In this lesson students will compare distributions from multiple populations of interest using:
dplyr
: group_by
and summarise
boxplots
violin
plotsbeeswarm
plotslibrary(tidyverse)
aqi<-read.csv("https://raw.githubusercontent.com/kitadasmalley/DATA151/main/Data/fireAQI_OrCoWa_10192022.csv",
header=TRUE)
How does the air quality compare in Oregon, Washington, and Colorado?
## LET'S START WITH MEAN and STANDARD DEV
aqi%>%
group_by(State)%>%
summarise(n=n(),
avgAQI=mean(AQI, na.rm = TRUE),
sdAQI=sd(AQI, na.rm = TRUE),
NAs=sum(is.na(AQI)))
## # A tibble: 3 × 5
## State n avgAQI sdAQI NAs
## <fct> <int> <dbl> <dbl> <int>
## 1 Colorado 11 35.6 7.07 0
## 2 Oregon 47 81.0 57.9 3
## 3 Washington 52 117. 72.0 1
Now let’s add more metrics! Let’s use the quartiles. Cutting our data into quartiles means that we have split the data into four even parts.
We can use the quantile()
function to get any desired quantile from our data set. Quantile is synonymous with percentile. When we use the quantile function we specify the fraction of data below a desired cut off point.
# The first quartile
quantile(aqi$AQI, prob=.25, na.rm = TRUE)
## 25%
## 39
We can do this for each state:
aqi%>%
group_by(State)%>%
summarise(n=n(),
min=min(AQI, na.rm = TRUE),
Q1=quantile(AQI, prob=.25, na.rm = TRUE),
med=median(AQI, na.rm = TRUE),
Q3=quantile(AQI, prob=.75, na.rm = TRUE),
max=max(AQI, na.rm = TRUE))
## # A tibble: 3 × 7
## State n min Q1 med Q3 max
## <fct> <int> <int> <dbl> <dbl> <dbl> <int>
## 1 Colorado 11 19 33.5 36 38 49
## 2 Oregon 47 13 35.8 62.5 116. 245
## 3 Washington 52 15 67 84 170 359
What do you observe?
# BOXPLOT
ggplot(aqi, aes(x=State, y=AQI, fill=State))+
geom_boxplot()
## Warning: Removed 4 rows containing non-finite values (stat_boxplot).
# Violin
ggplot(aqi, aes(x=State, y=AQI, fill=State))+
geom_violin()
## Warning: Removed 4 rows containing non-finite values (stat_ydensity).
You could make a dot plot!
# Dot plot
ggplot(aqi, aes(x=State, y=AQI, fill=State))+
geom_dotplot(binaxis='y')
## Bin width defaults to 1/30 of the range of the data. Pick better value with `binwidth`.
## Warning: Removed 4 rows containing non-finite values (stat_bindot).
#install.packages('ggbeeswarm')
library(ggbeeswarm)
ggplot(aqi, aes(x=State, y=AQI, color=State))+
geom_beeswarm()
## Warning: Removed 4 rows containing missing values (position_beeswarm).
Faceting can be used with any type of plot to separate subgroups.
Here is a histogram where the y-axis is count.
### Histogram (Counts)
ggplot(aqi, aes(x=AQI, fill=State))+
geom_histogram()+
facet_grid(State~.)
## `stat_bin()` using `bins = 30`. Pick better value with `binwidth`.
## Warning: Removed 4 rows containing non-finite values (stat_bin).
We can change the y-axis to density (proportions).
### Histogram (Density)
ggplot(aqi, aes(x=AQI, fill=State))+
geom_histogram(aes(y=..density..))+
facet_grid(State~.)
## `stat_bin()` using `bins = 30`. Pick better value with `binwidth`.
## Warning: Removed 4 rows containing non-finite values (stat_bin).

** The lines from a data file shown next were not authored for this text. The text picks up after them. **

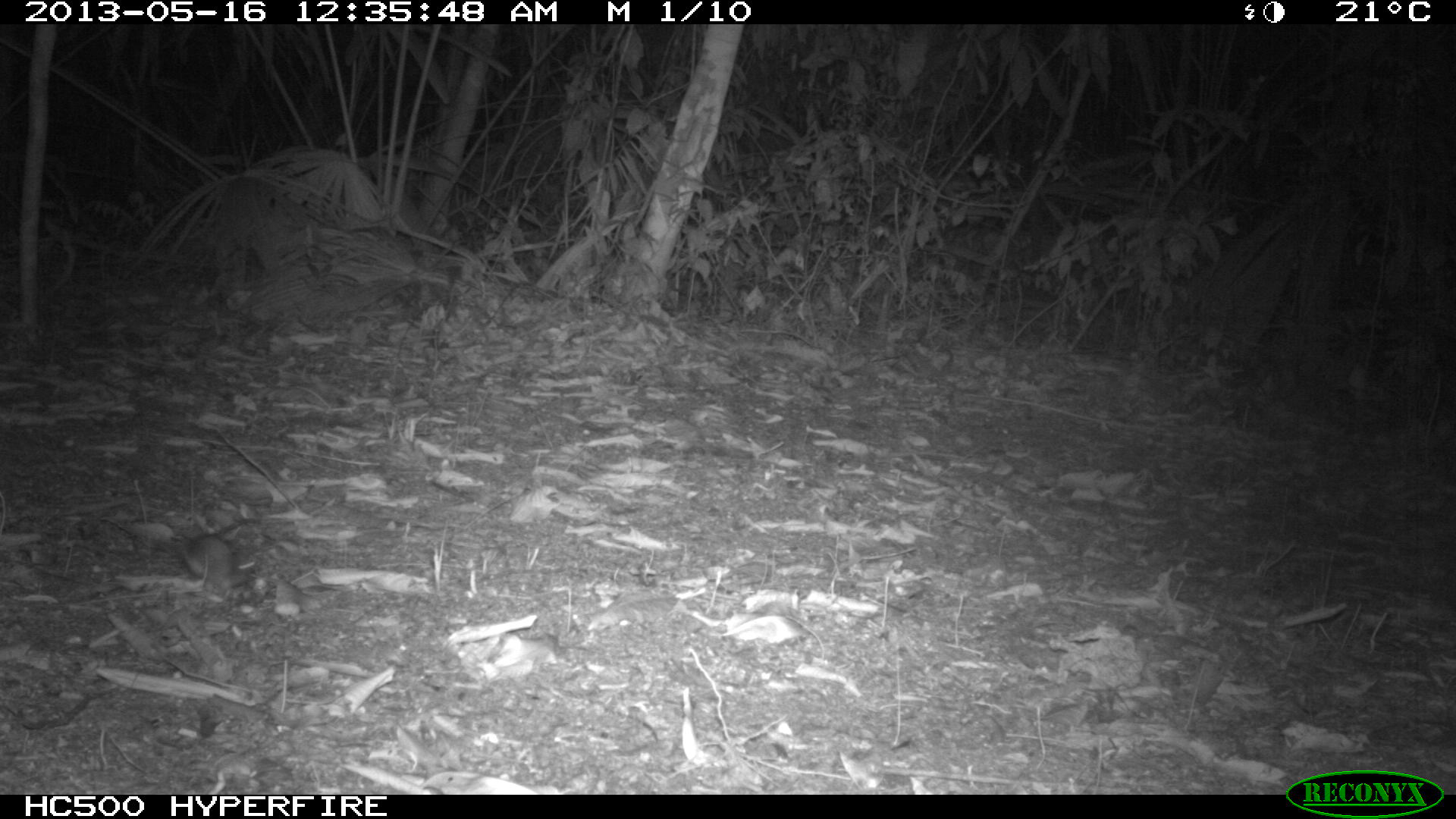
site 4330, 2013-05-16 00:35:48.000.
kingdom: Animalia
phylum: Chordata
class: Mammalia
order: Rodentia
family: Cricetidae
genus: Peromyscus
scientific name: Peromyscus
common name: deermice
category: peromyscus sp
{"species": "peromyscus sp (deermice) (Peromyscus)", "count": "1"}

Since there is a spike in the Colorado distribution, this distorts the scale for the distributions for Oregon and Washington. We can fix this by allowing the y-axis to freely vary.
### Histogram (Density - Free_y)
ggplot(aqi, aes(x=AQI, fill=State))+
geom_histogram(aes(y=..density..))+
facet_grid(State~., scales = "free_y")
## `stat_bin()` using `bins = 30`. Pick better value with `binwidth`.
## Warning: Removed 4 rows containing non-finite values (stat_bin).
We can also make a density plot!
### Density Plot (free_y)
ggplot(aqi, aes(x=AQI, fill=State))+
geom_density()+
facet_grid(State~., scales = "free_y")
## Warning: Removed 4 rows containing non-finite values (stat_density).